I am a cancer survivor. Society and my doctors consider me a success story.

But the mental battle of survivorship is a lifelong sentence.

I experience triggers as the "new normal" in my life. Any ache or pain, more often than not, triggers fear that the cancer has returned or has never gone away in the first place. A minor medical condition can cause major panic.

No matter how I try to calm myself down, daily life after cancer is a struggle.

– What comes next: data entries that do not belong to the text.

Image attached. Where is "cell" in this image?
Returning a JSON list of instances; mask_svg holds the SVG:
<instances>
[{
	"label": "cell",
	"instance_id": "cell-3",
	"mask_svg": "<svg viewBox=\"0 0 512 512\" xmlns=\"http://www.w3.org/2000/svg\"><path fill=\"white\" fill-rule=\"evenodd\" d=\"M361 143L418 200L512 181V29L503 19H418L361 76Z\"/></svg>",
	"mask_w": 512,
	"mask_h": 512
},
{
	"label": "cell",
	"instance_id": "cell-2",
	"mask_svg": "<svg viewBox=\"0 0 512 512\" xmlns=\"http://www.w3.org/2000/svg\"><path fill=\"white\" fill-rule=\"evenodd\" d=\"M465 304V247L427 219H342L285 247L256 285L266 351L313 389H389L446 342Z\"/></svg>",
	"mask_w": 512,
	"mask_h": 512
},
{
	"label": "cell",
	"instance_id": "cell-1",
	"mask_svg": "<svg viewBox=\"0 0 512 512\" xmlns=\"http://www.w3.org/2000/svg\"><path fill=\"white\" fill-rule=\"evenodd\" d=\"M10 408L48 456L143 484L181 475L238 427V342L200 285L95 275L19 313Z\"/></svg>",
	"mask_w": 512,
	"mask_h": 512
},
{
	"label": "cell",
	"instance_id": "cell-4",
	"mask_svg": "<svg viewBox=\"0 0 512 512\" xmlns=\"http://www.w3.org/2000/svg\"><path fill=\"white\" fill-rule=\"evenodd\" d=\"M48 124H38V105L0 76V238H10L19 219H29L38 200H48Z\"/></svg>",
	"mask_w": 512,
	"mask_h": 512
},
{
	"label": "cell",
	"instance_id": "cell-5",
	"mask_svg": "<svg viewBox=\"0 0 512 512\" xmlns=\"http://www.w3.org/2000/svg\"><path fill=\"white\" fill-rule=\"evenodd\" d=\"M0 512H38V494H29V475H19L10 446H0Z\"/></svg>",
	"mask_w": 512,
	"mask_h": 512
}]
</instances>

For example, I hurt my foot a month ago and refused to go to my doctor because I was afraid she'd order an X-ray, which would reveal cancer. So I chose to nobly hobble around instead, despite the increasing swelling and pain.

This week, I finally threw in the panic-soaked towel and saw my doctor. She ordered an X-ray, saying that I could have a ligament injury or a stress fracture due to osteoporosis.

I didn't quite hear her description of what to do if it were a ligament problem. All I heard was "stress fracture" and "osteoporosis," the latter caused by my chemo regimen. Depression set in.

Yes, having had cancer plays one twisted game of Twister in both body and mind.

My physician told me I was too young to have a stress fracture, but the osteoporosis put me at greater risk for a condition like that.

And that set off another trigger: "you're-too-young-but-you-have-this-condition-anyway."

Ah, the you're-too-young card. Doctors told me I was too young for breast cancer, but I got it anyway, and now I'm too young for a stress fracture. Let's see.....

I came home from the appointment and promptly crumpled into a ball and cried.

Yesterday, I took the plunge and got my X-ray. Fear. Panic. I resisted the urge to beat the technicians senseless until the radiologist read my films right then and there.

Instead I went home and ordered a pizza as a reward for getting through yet another medical hurdle. I felt comforted.

Until the next trigger.

Beth L. Gainer is a professional writer and has published numerous academic and magazine articles, as well as an essay on her breast cancer experience in the anthology Voices of Breast Cancer by LaChance Publishing. She writes about a potpourri of topics, including motherhood and her Chinese adoption experience at, and her cat Hemi blogs at Beth teaches writing and literature at Robert Morris University in the Chicago area. She has a guest posting on The World's Strongest Librarian at She can be contacted at and


  1. Beth,
    Thanks for sharing this. It's very real - that the effects of cancer linger in your emotional field. I appreciate your vulnerability and courage to share this. I'm sure it will help a lot of people know they're normal to have residual issues.
    Hang in there, we're rooting for you!

  2. Thanks, Cynthia, for your thoughtful comment. I appreciate your kind words and support!

  3. Nancy@nancyspoint.comSeptember 16, 2010 at 11:04 AM

    It's tough living through cancer treatment, I'm going through chemo now. Sounds like it's not all that easy on the other side of treatment either! Too many worries in the back of the mind. It's funny I thought I was too young for breast cancer too and I'm much older than you!

  4. Nancy,

    Chemo is rough, but you just need to get through it. Cancer and its mind games are tough, but one just gets through it one day at a time. And the reality is, we are tougher than cancer! I really appreciate your adding your insight to my blog.